I have told practitioners of craft media for two decades now that if they want the greats of clay or fiber to be in the global biennials, they need to show why they stack up favorably against the best practitioners of traditional fine-art media, and now why they can hold their own against the new media beloved of the global gatekeepers.

I have just delivered in this journal a cri de coeur (two, actually) concerning myth-oriented genre fiction and why its particular predilections have dragged down an entire field of endeavor, one which deserves to be in play alongside the world’s other intellectual options. Serious explorations are tarred with the brush of the adolescently exuberant role-playing cons. (If a popular insult regarding hip artists is that they put the con in contemporary, maybe we need to figure out how to put the contemporary in genre-cons.)

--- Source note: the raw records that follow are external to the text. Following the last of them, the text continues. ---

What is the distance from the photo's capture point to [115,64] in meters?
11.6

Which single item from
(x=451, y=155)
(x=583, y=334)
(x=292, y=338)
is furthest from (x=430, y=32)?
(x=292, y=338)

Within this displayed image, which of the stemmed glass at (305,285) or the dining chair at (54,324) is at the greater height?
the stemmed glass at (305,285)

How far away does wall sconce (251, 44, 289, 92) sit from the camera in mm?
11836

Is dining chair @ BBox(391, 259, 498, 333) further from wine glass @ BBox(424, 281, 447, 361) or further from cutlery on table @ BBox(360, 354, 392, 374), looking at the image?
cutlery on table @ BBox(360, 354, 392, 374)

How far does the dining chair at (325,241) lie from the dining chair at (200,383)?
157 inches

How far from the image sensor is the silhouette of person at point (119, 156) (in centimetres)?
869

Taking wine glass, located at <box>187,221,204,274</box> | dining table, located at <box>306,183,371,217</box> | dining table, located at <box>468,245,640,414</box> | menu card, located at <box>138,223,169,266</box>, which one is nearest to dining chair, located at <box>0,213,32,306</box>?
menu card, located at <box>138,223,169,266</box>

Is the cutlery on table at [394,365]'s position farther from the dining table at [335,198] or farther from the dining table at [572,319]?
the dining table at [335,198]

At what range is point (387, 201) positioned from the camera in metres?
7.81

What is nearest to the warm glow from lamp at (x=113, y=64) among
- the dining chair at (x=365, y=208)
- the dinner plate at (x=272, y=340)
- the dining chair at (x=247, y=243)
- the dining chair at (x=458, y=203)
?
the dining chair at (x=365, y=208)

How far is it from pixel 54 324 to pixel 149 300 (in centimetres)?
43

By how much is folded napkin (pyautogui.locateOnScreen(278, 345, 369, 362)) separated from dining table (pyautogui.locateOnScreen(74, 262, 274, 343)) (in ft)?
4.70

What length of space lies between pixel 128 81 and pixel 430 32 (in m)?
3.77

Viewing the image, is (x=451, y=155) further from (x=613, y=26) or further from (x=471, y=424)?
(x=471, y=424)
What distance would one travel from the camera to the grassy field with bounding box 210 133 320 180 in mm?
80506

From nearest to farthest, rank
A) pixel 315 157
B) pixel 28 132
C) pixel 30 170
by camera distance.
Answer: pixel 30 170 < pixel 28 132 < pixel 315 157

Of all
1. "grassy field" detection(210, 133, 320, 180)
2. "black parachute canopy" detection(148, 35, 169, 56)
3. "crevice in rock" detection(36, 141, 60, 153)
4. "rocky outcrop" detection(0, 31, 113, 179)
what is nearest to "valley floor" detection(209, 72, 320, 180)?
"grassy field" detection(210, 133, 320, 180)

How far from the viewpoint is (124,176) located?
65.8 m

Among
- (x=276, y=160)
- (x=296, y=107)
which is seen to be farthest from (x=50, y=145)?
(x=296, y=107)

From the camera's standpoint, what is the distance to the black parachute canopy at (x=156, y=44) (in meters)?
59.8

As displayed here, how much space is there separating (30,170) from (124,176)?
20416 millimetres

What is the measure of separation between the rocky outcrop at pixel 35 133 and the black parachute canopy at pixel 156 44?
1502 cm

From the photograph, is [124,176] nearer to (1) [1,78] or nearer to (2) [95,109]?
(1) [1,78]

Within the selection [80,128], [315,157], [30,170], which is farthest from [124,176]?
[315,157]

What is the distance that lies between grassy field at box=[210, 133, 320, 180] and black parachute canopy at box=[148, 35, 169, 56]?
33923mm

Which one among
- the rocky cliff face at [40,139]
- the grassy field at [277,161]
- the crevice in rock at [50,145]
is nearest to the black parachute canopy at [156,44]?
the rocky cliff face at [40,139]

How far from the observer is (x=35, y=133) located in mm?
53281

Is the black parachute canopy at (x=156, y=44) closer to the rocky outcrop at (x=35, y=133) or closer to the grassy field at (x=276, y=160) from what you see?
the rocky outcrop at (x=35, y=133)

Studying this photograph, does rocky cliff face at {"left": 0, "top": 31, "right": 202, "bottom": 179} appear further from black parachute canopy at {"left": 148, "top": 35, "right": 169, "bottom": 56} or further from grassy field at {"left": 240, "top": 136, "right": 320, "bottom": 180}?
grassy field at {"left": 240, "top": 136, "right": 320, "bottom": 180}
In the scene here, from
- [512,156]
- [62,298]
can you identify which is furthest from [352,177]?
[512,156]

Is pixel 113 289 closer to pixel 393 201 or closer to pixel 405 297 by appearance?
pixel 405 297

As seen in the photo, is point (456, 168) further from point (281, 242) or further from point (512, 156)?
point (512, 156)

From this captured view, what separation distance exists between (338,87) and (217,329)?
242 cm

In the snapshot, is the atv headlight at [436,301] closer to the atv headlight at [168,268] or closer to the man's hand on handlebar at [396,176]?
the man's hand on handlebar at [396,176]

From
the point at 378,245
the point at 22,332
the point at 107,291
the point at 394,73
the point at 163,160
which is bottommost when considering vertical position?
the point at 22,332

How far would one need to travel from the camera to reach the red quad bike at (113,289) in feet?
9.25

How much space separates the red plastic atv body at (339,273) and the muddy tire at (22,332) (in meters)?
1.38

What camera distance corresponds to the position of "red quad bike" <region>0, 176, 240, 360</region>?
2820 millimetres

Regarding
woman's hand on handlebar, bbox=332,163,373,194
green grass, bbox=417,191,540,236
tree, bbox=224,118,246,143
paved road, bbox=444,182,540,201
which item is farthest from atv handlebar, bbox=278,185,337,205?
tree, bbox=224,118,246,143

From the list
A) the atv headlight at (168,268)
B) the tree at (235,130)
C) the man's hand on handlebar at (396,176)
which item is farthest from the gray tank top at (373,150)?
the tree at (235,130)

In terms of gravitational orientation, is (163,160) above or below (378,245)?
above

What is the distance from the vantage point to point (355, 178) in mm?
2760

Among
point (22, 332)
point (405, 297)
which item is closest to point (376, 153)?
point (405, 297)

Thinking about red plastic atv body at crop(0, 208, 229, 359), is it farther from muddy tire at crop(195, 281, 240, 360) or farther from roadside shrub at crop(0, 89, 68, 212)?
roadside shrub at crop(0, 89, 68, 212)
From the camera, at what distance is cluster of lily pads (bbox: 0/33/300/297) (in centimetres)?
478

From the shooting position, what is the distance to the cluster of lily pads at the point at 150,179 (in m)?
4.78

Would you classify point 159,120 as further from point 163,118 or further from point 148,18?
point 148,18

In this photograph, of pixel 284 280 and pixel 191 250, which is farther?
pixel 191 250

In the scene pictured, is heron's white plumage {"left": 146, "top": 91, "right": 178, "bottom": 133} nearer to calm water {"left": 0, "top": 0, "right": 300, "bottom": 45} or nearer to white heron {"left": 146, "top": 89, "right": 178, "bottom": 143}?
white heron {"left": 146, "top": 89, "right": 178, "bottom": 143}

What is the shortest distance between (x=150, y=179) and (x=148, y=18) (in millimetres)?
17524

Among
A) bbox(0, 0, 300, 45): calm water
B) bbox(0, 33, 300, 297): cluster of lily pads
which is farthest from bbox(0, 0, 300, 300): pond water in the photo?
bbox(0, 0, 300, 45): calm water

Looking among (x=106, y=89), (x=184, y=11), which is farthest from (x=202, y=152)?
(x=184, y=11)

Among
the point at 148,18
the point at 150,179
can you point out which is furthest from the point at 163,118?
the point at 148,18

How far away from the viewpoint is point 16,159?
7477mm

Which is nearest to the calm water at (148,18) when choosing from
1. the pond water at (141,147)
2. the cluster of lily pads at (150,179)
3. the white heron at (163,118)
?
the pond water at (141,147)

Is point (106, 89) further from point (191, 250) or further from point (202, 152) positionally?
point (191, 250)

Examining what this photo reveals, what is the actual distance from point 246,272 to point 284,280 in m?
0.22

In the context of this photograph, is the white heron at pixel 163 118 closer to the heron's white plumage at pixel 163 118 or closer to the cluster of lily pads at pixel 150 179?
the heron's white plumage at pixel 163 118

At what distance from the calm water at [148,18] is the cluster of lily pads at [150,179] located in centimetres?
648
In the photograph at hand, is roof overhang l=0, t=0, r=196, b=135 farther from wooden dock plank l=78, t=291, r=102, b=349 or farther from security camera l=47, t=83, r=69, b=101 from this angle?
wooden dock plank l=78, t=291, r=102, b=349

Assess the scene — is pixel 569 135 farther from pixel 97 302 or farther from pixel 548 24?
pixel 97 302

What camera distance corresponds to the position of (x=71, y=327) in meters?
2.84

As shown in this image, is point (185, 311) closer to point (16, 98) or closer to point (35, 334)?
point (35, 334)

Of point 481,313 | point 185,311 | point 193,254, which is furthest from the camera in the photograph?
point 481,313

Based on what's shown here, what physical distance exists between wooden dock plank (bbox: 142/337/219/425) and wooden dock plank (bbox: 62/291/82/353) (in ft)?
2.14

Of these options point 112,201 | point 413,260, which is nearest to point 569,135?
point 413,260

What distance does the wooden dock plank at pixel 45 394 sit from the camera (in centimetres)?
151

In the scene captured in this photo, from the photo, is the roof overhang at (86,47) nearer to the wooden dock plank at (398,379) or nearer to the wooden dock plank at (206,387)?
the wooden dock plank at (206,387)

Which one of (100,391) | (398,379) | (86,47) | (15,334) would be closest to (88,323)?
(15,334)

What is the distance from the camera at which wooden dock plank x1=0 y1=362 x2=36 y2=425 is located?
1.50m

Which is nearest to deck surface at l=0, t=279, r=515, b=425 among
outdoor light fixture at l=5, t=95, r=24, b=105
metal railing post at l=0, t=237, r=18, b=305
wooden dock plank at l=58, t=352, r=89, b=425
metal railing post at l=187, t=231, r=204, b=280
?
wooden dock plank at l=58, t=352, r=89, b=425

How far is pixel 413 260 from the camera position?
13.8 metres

A unique level of wit and innovation alongside the seriousness gets completely lost in consequence.

In like fashion, it appears scandalous that some of us who feel compelled to know the existence of what pretends to be Everything not only had never read Thomas Disch, but had no idea of the general thrust of what he had written. Perusal of his LJ revealed only poems that made Weldon Kees look like a cockeyed optimist, and those of us who tend to chronic depression do not need more updatings of Weldon Kees.

Dana Gioia, who spearheaded the Kees mini-revival, knew all about Disch when asked by the NYT, so the formalist-minded chair of the National Endowment for the Arts must have broader tastes and an even darker streak than we knew.

Yet Disch seems to have had more in him than pessimism (as I expect to learn from his eulogists very shortly) and it is scandalous that there was nobody making the case to general readers (back in the day) why his books should have been thrown on the read-someday pile along with, say, Thomas Bernhard, and probably picked up sooner than Bernhard’s impenetrably lugubrious experimentations.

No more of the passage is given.